[Opening PASSAGE PROVIDED section]

Helsinki Wool Sock Factory will make you emotional
There is a building in Helsinki where the machines are older than some of your grandparents, the radio is always on, and your phone goes in a sock the moment you walk through the door.
Not as a gimmick. As a philosophy.

Helsinki Wool Sock Factory, the ONLY wool sock factory in Finland, has been knitting wool socks the same way for a very long time. The Komet knitting machines on the floor were manufactured in the 1920s. Electric motors were fitted in the 1950s. Nothing has been replaced that didn't need replacing. Nothing has been updated for the sake of it.

When Kalle, Minna and Tara visited, the first thing they noticed wasn't the machines. It was the quiet respect that you felt walking in a place that first looked like a museum. It was a place that wasn't performing for anyone, but knew its worth and demanded you did too.
Jukka-Pekka runs a tight ship with his whole heart
The man who runs it calls himself the Patrón. His full name is Jukka-Pekka Kumpulainen, and he is, among other things, the Pajatso World Champion 2007 to 2009. Pajatso is a traditional Finnish arcade gambling game that arrived from Germany in the 1920s. There is a machine (now a collectors item and valued at 20 000€) in his office and we got to try it. Tara with tears in her eyes, because it brought back so many memories of her with her dad in gas stations, trying to win the coins to buy an ice cream.

The Patrón is the kind of person who fills a room without trying. He has strong opinions about wool, about work, about what it means to make something properly. In his office quarters he also has a jukebox, a record player, a motor cycle and the energy of someone who has never once considered doing things the easy way, because the easy way was never the point.
It takes 40 minutes to make one sock
The socks are made by hand and machine together. Traditional industrial knitting, finished with precise handicraft. The people doing the work are not rushing. The Patrón is clear about this: a calm, unhurried environment is not a luxury, it is the reason the socks fit properly and last for years.

There is a video on YouTube on how to fix a hole in them and Jukka-Pekka was delighted when a truck driver from Tampere, Finland, called him and said he’d watched the video over and over again and finally managed to repair his favorite socks. He was so proud!

[Closing PASSAGE PROVIDED section]
[Opening SOURCE DATA section]

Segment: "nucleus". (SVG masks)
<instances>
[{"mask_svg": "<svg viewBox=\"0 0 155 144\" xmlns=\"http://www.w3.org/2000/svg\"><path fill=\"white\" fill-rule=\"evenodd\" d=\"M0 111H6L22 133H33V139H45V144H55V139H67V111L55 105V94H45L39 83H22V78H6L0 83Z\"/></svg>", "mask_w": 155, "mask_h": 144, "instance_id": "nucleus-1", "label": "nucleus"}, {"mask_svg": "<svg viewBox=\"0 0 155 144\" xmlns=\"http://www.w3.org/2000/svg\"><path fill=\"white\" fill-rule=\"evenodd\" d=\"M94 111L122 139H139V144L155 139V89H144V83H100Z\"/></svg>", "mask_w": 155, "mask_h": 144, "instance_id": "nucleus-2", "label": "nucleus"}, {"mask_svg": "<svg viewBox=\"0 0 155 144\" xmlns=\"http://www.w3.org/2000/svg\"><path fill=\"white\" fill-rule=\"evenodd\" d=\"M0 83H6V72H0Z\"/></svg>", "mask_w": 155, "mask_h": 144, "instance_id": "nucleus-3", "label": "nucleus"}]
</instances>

[Closing SOURCE DATA section]

ACTIVITIES:
- A) According to the article about the Helsinki Wool Sock Factory, in what decade were the Komet knitting machines manufactured?
- B) List every person the article about the Helsinki Wool Sock Factory names as having visited the factory.

ANSWERS BY ITEM NUMBER:
- A) The 1920s.

- B) Kalle, Minna and Tara.